I have to create a function that will simaltenously split my dataframe into test and train sets and then run the simplest regression model and return RMSE as a result. The task is to predict the revenue column by id and year.
I am quite new to this and I am stuck at the part where I have to split test and train sets, and figuring out how to join everything together.
Required split:
- train: all from 2021
- test: the rest of the years
Data example:
df = pd.DataFrame({'year': [2020, 2021, 2021, 2021, 2022],
'id': [3, 1, 1, 2, 1],
'price': [12, 20, 30, 40, 50],
'age': [20, 30, 30, 44, 31],
'product': [book, toy, book, tv, book],
'quantity': [2,1,2,5,9})
my code so far:
df['revenue'] = df.price*df.quantity
df['year'] = pd.DatetimeIndex(df['date']).year
#this creates extra variables and puts them the way I need it
def table(df):
df2 = (df.groupby(['year','id'])
.agg(revenue = ('revenue', 'sum'),
age = ('age', 'unique'),
product_year_before = ('product', 'nunique'),
revenue_year_before =('revenue','sum')))
s = df2['product_year_before'].rename(lambda x: x + 1, level=0)

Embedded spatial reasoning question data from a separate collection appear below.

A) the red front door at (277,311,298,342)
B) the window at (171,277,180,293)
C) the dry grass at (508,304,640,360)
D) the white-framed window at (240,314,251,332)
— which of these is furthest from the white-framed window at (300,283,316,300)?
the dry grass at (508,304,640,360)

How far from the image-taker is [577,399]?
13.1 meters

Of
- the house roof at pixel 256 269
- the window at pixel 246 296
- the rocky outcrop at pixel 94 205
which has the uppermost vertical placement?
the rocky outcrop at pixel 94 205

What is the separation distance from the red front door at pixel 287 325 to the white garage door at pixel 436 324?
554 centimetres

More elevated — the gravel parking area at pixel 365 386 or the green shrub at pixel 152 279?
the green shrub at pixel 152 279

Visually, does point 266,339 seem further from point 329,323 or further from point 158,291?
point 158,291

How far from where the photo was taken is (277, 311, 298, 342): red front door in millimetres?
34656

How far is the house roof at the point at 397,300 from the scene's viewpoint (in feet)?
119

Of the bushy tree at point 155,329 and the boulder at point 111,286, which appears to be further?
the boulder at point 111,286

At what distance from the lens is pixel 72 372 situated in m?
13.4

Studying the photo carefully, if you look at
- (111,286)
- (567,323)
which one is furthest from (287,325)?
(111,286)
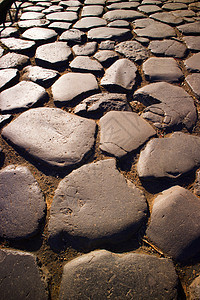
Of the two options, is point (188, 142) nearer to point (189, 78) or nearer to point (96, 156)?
point (96, 156)

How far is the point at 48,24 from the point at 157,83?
5.79ft

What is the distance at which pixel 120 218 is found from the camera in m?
0.97

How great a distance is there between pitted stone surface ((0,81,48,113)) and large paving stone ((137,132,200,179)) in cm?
96

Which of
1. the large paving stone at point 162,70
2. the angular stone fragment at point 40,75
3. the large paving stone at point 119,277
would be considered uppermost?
the angular stone fragment at point 40,75

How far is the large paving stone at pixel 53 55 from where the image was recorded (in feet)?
6.26

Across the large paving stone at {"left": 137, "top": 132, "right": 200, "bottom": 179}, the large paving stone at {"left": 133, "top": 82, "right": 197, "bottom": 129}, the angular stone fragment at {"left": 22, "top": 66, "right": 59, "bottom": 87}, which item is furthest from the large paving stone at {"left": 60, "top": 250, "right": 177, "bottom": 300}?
the angular stone fragment at {"left": 22, "top": 66, "right": 59, "bottom": 87}

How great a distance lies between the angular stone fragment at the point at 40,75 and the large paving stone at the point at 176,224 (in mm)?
1338

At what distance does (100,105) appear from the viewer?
4.93ft

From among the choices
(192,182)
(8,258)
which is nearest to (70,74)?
(192,182)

df2 = df2.drop('product_year_before',axis=1).join(s)
s2 = df3['revenue_year_before'].rename(lambda x: x + 1, level=0)
return df3= df3.drop('revenye_year_before',axis=1).join(s2)
table_result = table(df)
table(df)
Question 1: I tried to split this way, but I get an error "only list-like objects are allowed to be passed to isin(), you passed a [int]". Is there a way to fix this?
test = df3[df3['year'].isin(2018)]
train = df3[~df3['year'].isin(2018)]
Question 2: How do I incorporate linear regression model to predict "revenue" column to the above function if my results need to be this:
MSE = np.square(np.subtract(y_actual,y_predicted)).mean()
RMSE = math.sqrt(MSE)
return RMSE